#HumansofMaRS: Eve Medical enables women to test for cervical cancer from the comfort of their own homes

#HumansofMaRS: Eve Medical enables women to test for cervical cancer from the comfort of their own homes

Jessica Ching attended OCAD University with the full intention of becoming an industrial designer and no real intention of becoming an entrepreneur—that is, until she had to do a thesis project in her fourth year.

She was having a conversation with a group of women and the topic of cervical cancer came up. The general consensus was that the experience of getting tested for cervical cancer was uncomfortable and, as a result, many women do not get checked.

Jessica decided that she wanted to find a solution to this problem. She turned what was at first her thesis into Eve Medical, a company specializing in creating medical devices specifically for women’s healthcare needs.

“Designers are not really the first people who come to mind when you think about healthcare,” Jessica says. “But the whole focus of industrial design is making things usable for people.”

That’s precisely what Eve Medical has done to the screening process for human papillomavirus (HPV) and sexually transmitted infections (STIs), infections that may lead to cervical cancer. With input from experts in the field, Jessica developed the prototype for Eve Medical’s first product, HerSwab.

HerSwab enables women to collect samples in the comfort of their own home to screen for common STIs. Jessica hopes the device will be a stepping stone to encourage women to test for preventable infections.

“If [the result] was positive then they could go follow up at a clinic, which would bring people back into the healthcare system,” she says.

How it works

HerSwab was just the first step. Eve Medical recently launched an IndieGogo campaign for the prelaunch of Eve Kit, a home-testing kit that includes HerSwab as the collection device.

The kit can be ordered online and is delivered to the user’s home. The user collects the sample, fills out a short questionnaire to specify what infections they want to test for and sends the kit back to Eve Medical. The company then sends the sample to a lab for processing and delivers the results back to the user.

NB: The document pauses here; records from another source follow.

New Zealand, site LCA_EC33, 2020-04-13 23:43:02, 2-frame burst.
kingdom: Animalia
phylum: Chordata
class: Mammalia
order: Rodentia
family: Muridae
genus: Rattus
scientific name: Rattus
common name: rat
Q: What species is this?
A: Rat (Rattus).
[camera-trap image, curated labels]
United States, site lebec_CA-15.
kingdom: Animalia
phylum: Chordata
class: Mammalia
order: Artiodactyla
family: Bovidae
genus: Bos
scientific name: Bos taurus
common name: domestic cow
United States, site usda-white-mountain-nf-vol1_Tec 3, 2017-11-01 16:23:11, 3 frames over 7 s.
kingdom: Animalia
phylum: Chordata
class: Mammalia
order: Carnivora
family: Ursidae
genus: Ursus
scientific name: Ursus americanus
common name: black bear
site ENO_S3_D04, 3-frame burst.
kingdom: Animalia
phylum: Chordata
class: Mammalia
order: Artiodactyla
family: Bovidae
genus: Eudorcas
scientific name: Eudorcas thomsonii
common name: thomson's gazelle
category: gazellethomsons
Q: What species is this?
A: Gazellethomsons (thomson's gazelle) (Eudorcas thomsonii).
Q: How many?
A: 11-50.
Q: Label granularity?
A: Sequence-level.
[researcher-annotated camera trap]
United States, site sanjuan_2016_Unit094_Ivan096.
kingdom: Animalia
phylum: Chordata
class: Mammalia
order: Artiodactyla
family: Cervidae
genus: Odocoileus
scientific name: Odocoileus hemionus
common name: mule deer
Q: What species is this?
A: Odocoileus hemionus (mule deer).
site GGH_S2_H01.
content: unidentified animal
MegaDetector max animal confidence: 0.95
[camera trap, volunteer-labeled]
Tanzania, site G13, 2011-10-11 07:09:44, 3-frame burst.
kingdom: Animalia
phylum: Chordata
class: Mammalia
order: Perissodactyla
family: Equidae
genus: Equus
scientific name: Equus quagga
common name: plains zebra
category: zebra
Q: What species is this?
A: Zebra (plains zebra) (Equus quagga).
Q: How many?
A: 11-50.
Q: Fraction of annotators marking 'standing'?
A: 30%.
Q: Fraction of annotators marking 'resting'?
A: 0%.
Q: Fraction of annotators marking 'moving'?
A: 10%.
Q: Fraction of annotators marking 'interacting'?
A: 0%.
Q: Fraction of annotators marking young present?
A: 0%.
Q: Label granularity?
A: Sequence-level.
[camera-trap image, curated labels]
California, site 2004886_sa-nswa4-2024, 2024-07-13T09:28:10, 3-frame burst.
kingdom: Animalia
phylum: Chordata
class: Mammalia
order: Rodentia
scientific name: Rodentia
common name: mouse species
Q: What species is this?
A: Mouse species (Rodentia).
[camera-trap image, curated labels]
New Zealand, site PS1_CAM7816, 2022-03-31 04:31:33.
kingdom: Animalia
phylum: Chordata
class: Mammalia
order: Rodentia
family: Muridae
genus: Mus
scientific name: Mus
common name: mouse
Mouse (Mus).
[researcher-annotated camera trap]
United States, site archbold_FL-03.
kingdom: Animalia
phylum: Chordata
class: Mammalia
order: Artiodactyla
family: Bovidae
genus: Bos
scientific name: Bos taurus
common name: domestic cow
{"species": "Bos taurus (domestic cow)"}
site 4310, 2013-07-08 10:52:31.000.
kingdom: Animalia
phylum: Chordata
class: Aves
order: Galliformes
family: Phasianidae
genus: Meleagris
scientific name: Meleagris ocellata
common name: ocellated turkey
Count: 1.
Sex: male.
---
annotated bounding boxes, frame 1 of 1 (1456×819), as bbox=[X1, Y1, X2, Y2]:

“The focus is really to make the process very friendly and to make it not feel like a medical process or product,” says Jessica. “We want to feel more like a wellness solution or a consumer cosmetic product.”

The results of the company’s clinical study at McMaster University proved how user-friendly the self-collection system is. The company surveyed almost 200 women who tried HerSwab. Over 90% of those surveyed reported that HerSwab was easy to use and approximately 80% said they preferred this collection method to the physician-collected method.

Test and refine

Arriving at such positive results required a lot of testing and refining. As a startup in the healthcare sector, it was arguably harder for Eve Medical to mobilize than it is for startups in other spaces, says Jessica.

“The upfront capital requirements are much higher and the development times are much longer,” she explains.

For example, the Eve Medical team had to make changes to the design of the HerSwab device based on user feedback.

“You’re supposed to test your product and then refine, but the problem is that the testing cycle is so long,” says Jessica. “For other startups, like apps or web-based applications, it’s easier to refine your product very quickly.”

Not to mention the fact that Jessica did not have a background in science, so there was a steep learning curve.

Fortunately, the hard work paid off. Eve Medical was one of five finalists for the 2016 Quest Award, which challenged startups around the world to find solutions to end cervical cancer. The company won second place in the Life Science Nation Redefining Early Stage Investments Conference Innovation Challenge held in San Francisco in January 2016.

Going global

In five years, Jessica hopes to see Eve Kits being used by women all over the world.

“We’re already a global company,” says Jessica, “but we’ve set a target for ourselves to be screening five million women in 2020.”

Currently, Eve Medical offers HerSwab kits in 12 countries, including Slovenia, Italy, Mexico and Spain, and is doing pilots in six more.

“I think about the time we’ve taken to develop our product until now and about how many women have not been doing anything in that time, and I feel that sense of urgency that we need to get this out there so that women can start using it,” says Jessica.